Al entrar en penumbra el atardecer del día anterior, un grupo de montañistas emprendimos una larga caminata por lomas y veredas de pronunciados declives llegando casi al amanecer de ese 29 de diciembre, a una pequeña laguna llamada de Chalchoapan, campamento base para iniciar la ascensión a la Iztaccíhuatl, la Mujer Blanca, por los glaciares del Ala de Ángel, tomar por el cuello y seguir sobre la inclinada y peligrosa Arista del Sol hasta arribar al pecho, una planicie de dimensiones tales como el Zócalo capitalino.

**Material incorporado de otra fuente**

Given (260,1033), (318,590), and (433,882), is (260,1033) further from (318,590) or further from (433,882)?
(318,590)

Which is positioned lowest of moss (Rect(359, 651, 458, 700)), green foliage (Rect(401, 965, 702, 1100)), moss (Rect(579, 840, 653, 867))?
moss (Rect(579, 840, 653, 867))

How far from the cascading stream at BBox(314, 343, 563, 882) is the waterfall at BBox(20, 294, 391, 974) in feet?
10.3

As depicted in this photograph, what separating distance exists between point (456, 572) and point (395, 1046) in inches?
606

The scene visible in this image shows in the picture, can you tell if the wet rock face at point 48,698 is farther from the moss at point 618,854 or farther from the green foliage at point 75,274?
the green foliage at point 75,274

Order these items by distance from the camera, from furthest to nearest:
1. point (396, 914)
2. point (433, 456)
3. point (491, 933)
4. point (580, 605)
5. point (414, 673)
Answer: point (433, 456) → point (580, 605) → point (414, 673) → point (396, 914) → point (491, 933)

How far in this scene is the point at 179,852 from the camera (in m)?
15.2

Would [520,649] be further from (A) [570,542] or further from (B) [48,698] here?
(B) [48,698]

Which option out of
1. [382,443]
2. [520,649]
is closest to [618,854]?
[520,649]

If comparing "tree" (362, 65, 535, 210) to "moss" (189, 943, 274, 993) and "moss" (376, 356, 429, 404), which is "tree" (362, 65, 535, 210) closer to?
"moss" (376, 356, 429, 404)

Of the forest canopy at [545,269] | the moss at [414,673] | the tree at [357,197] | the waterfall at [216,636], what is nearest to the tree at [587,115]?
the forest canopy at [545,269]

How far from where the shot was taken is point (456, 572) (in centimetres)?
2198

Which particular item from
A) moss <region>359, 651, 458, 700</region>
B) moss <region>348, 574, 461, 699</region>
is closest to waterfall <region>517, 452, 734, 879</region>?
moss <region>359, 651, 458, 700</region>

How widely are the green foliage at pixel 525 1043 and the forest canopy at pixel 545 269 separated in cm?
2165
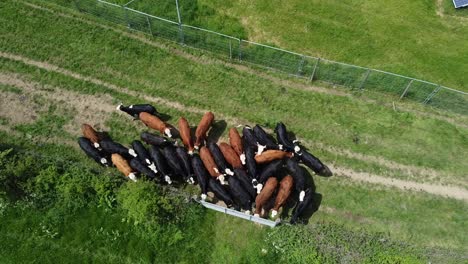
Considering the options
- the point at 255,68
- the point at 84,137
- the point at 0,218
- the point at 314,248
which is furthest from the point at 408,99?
the point at 0,218

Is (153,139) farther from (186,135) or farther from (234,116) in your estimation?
(234,116)

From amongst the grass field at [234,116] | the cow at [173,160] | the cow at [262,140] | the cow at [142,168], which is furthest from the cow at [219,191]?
the cow at [142,168]

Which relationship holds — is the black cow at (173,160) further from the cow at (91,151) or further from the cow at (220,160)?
the cow at (91,151)

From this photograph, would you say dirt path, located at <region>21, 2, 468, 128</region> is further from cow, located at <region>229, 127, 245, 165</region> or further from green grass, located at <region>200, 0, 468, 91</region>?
cow, located at <region>229, 127, 245, 165</region>

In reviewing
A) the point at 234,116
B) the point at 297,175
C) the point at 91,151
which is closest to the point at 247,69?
the point at 234,116

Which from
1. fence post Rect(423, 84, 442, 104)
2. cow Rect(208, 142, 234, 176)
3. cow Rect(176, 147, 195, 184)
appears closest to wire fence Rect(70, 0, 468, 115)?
fence post Rect(423, 84, 442, 104)

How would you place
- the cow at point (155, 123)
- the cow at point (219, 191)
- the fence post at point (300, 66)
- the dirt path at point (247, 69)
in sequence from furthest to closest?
1. the fence post at point (300, 66)
2. the dirt path at point (247, 69)
3. the cow at point (155, 123)
4. the cow at point (219, 191)

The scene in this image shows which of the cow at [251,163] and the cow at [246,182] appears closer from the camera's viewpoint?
the cow at [246,182]
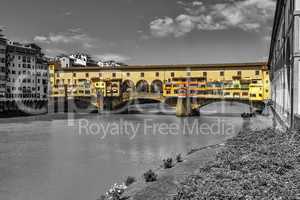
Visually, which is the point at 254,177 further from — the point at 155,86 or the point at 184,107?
the point at 155,86

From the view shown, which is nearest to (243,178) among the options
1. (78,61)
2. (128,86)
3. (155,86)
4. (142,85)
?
(128,86)

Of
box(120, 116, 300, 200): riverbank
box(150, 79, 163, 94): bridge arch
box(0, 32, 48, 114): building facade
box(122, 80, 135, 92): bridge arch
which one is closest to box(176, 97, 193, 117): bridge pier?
box(150, 79, 163, 94): bridge arch

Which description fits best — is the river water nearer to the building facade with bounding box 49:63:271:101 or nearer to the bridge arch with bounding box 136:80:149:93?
the building facade with bounding box 49:63:271:101

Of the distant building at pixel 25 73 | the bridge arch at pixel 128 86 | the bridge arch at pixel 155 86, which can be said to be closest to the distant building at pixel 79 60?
the distant building at pixel 25 73

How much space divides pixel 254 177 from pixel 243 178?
32 cm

El resto del día se nos fue en descender al campamento y tras muchas horas de constante caminar llegar a San Rafael, pueblito del Estado de México, enclavado en una de las cañadas que forma el contrafuerte de la montaña, en donde nos esperaban los automóviles que nos habían de regresar a la capital. En 24 horas de andar por esos vericuetos, no habíamos tenido contacto con persona alguna, ni con ningún medio de comunicación.
Al encontrar a los conductores de los vehículos, uno de ellos me preguntó: ¿Sabes lo que pasó en México? Le respondí: mató un toro a Alberto Balderas. ¿Cómo lo supiste? Me dijo. En ese momento caí en cuenta de mi contestación. ¿Qué me hizo aseverar sobre un hecho trágico acontecido a las cinco de la tarde a más de cincuenta kilómetros de distancia del que yo no podía tener noticia? Durante todo el tiempo que pasamos en la montaña, ningún presentimiento funesto había pasado por mi mente.
Trece años atrás, en el año de 1927 vivíamos en una vecindad marcada con el número 102 de las calles de Luis Moya en la Ciudad de México y enfrente, en el 101, en el interior de otra vecindad, vivía la familia Balderas integrada por el papá, dos hijas y cuatro hijos, entre ellos Pancho y Alberto que se iniciaban en la azarosa profesión de toreros. Todos ellos tocaban un instrumento musical, su padre el violín. La proximidad de nuestros domicilios y el trato cotidiano propició que Alberto, apuesto mozalbete de 16 años, pretendiera a mi hermana Cuquita, que a sus 14 años era ya una guapa señorita; aquella relación no llegó a más debido a que Balderas se fue a España en pos de la fama y la gloria. Sin embargo a su regreso mi hermano Félix y yo seguimos la amistad con Alberto, visitando su casa los domingos, horas antes de las corridas, para seguir el ritual de que Adolfo, su mozo de estoques, lo vistiera de torero, hasta transformarlo en un semidiós romano.
Todo eso vino a mi memoria al leer en días pasados en la sección deportiva de nuestro periódico El Siglo de Torreón, un artículo muy interesante titulado A los Toros, en cuyo contexto el Dr. Enrique Vázquez Legarreta, hace un patético relato de lo acontecido en la plaza de toros El Toro el 29 de diciembre de 1940 cuando un toro llamado Cobijero hirió de muerte a Alberto Balderas, el torero de México. La fotografía que al día siguiente salió publicada en los periódicos con la imagen de Pancho llorando sobre el cadáver de su hermano, la tengo grabada en la mente con caracteres indelebles.